(Selected passage Opens)
Random Forest outperformed all other models because:

- It achieved the **highest AUC score (0.96+)**  
- Very high **recall**, meaning fewer missed disease cases  
- Works well even when data relationships are nonlinear  
- Less risk of overfitting compared to Decision Tree  
- Strong performance across cross-validation folds  
- Can handle feature importance and complex interactions  

For medical predictions, recall and AUC are crucial — both are excellent in Random Forest.

---
## 11. Final Prediction System

The finalized model is a **Random Forest Classifier**.  
It predicts:

- **1 → Heart Disease Present**  
- **0 → Heart Disease Not Present**

Doctors can use this model to analyze patient risk based on clinical data, enabling faster diagnosis and preventive treatment.
(Selected passage Closes)
(Supplied information Opens)
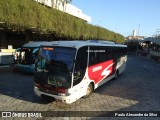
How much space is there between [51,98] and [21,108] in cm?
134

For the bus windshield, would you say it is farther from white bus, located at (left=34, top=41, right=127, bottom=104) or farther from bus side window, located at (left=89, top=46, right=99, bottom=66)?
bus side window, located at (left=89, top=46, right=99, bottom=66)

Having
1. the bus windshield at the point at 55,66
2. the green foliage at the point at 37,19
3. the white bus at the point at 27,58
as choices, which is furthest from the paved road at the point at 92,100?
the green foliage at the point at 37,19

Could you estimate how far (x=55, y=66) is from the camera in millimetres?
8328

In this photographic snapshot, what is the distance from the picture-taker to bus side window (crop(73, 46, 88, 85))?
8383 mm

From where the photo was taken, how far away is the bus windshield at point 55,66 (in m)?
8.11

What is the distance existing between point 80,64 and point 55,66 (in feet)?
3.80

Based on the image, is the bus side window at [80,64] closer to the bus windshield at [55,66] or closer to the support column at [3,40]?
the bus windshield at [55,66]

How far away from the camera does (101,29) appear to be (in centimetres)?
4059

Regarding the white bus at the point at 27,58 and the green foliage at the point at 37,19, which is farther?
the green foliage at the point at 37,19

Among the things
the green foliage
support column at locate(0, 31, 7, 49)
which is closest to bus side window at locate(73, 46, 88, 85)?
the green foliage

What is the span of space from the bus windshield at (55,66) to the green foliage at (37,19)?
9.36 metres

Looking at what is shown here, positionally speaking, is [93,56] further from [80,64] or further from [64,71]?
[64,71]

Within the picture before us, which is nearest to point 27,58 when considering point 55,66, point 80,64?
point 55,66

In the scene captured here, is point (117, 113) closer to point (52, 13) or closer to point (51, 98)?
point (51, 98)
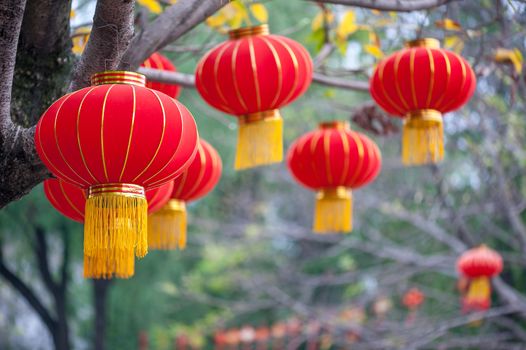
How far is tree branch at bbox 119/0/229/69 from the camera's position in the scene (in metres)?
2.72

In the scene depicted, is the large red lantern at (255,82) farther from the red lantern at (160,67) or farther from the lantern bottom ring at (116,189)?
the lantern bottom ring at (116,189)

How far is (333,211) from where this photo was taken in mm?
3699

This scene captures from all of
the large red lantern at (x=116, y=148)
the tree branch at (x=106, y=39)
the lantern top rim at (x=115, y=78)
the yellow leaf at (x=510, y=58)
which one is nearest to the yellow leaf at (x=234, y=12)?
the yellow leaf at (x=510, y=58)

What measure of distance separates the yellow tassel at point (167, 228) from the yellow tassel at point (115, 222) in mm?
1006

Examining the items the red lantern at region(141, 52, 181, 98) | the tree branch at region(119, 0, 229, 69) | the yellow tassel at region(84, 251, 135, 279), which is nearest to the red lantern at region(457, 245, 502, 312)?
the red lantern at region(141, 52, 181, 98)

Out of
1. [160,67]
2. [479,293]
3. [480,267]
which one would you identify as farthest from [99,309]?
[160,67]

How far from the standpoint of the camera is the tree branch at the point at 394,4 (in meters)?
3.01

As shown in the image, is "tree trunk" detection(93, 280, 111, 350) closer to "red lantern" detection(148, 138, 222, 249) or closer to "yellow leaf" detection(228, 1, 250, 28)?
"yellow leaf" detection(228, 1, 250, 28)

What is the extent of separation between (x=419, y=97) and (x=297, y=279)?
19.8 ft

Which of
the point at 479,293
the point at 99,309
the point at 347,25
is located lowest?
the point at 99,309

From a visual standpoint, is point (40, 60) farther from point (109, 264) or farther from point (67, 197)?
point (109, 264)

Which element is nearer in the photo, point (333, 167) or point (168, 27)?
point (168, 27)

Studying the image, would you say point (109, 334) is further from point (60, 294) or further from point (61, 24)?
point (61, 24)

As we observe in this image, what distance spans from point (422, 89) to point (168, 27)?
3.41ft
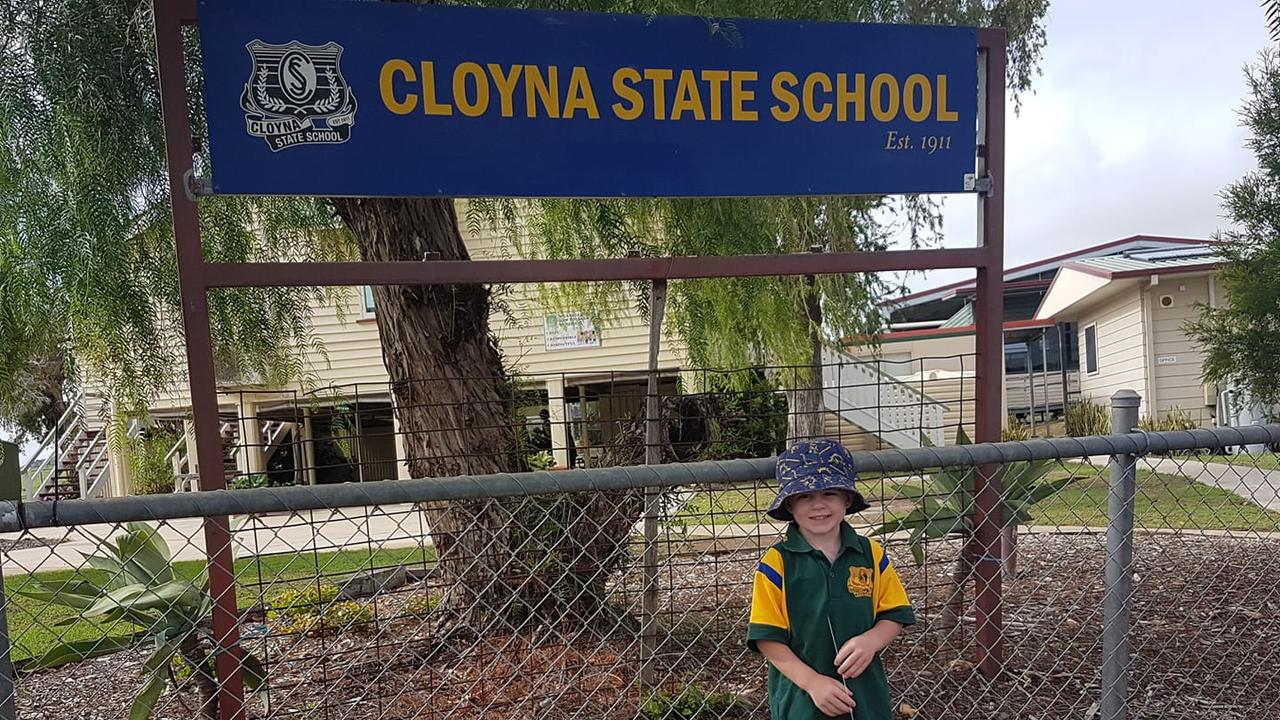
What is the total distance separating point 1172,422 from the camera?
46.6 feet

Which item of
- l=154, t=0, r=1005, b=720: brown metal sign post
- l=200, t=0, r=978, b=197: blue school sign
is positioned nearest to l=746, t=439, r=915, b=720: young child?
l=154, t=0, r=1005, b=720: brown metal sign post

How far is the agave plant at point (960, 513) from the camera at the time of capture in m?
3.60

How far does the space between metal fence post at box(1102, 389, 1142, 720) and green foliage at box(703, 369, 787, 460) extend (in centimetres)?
(Supplied information Closes)
● **What you need to do**:
(a) From the text on heart disease prediction, list every reason it gives for why Random Forest outperformed the other models.
(b) Continue the text on heart disease prediction from the point where it stops.

● **Task answers**:
(a)
- It achieved the highest AUC score (0.96+).
- Very high recall, meaning fewer missed disease cases
- Works well even when data relationships are nonlinear
- Less risk of overfitting compared to Decision Tree
- Strong performance across cross-validation folds
- Can handle feature importance and complex interactions

(b)
---
## 11. Conclusion

**This project successfully:**
- Cleaned and prepared the dataset  
- Performed meaningful visualizations  
- Trained multiple ML models  
- Identified Random Forest as the best-performing model  
- Demonstrated strong prediction capability for heart disease  
- EDA revealed important insights like age distribution, chest pain impact, cholesterol patterns, and correlations  
- Multiple ML models were trained and evaluated  
- Performance metrics and ROC curves were used for a fair comparison  
- **Random Forest achieved the best performance overall**  
- The model can be used for real-world medical prediction and decision support  

This project successfully built a reliable heart disease prediction model that can assist healthcare professionals in early diagnosis.

---
## 12. Summary
This project provides a complete pipeline:
- Data Cleaning  
- EDA  
- Visualization  
- Machine Learning  
- Conclusion  

It gives valuable medical insights and supports early detection of heart disease.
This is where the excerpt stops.